Something I’m endlessly frustrated by is having to work around the way Nuke uses confusing hex colour values in Python to do things such as set a node’s ’tile_color’ knob. For example, how are we supposed to remember that 0xff000ff = green? I wrote two simple functions to get around this, which I hope you can make use of too…

def hex_color_to_int(hexValue):
    return int(hexValue+'00', 16)

The hexValue argument still expects a hexadecimal colour value, although rather than an arbitrary string of characters, you can input a web-based colour which is easily found by Googling “hex colour picker”. For example, I can sample a gold colour as #ffd700 from Google, and then set the ’tile_color’ knob on a selected node with the following:

nuke.selectedNode()['tile_color'].setValue(hex_color_to_int('ffd700'))

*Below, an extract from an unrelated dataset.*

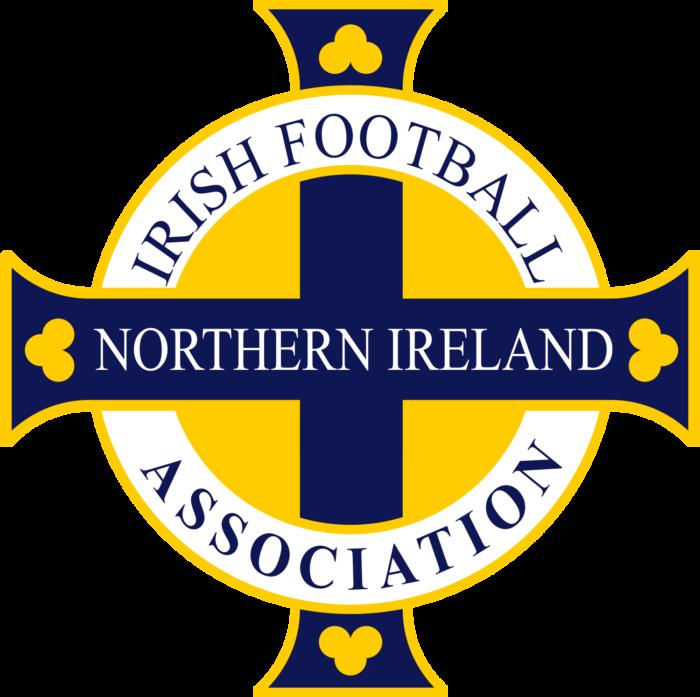 Northern Ireland national football team logo, crest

Similarly, if you prefer to just use float values like in Nuke’s RGB sliders, this works great:

def hex_color_to_rgb(red, green, blue):
    return int('%02x%02x%02x%02x' % (red*255,green*255,blue*255,255),16)

…and then setting ’tile_color’ with:

nuke.selectedNode()['tile_color'].setValue(hex_color_to_rgb(1,0.6,0))

This one works by converting the strange hex colour to RGB values (0 to 255) and using our 3 arguments to multiply red, green and blue values in a way a Compositor would find more intuitive. Regardless of your favourite method, either option is far simpler and more controllable!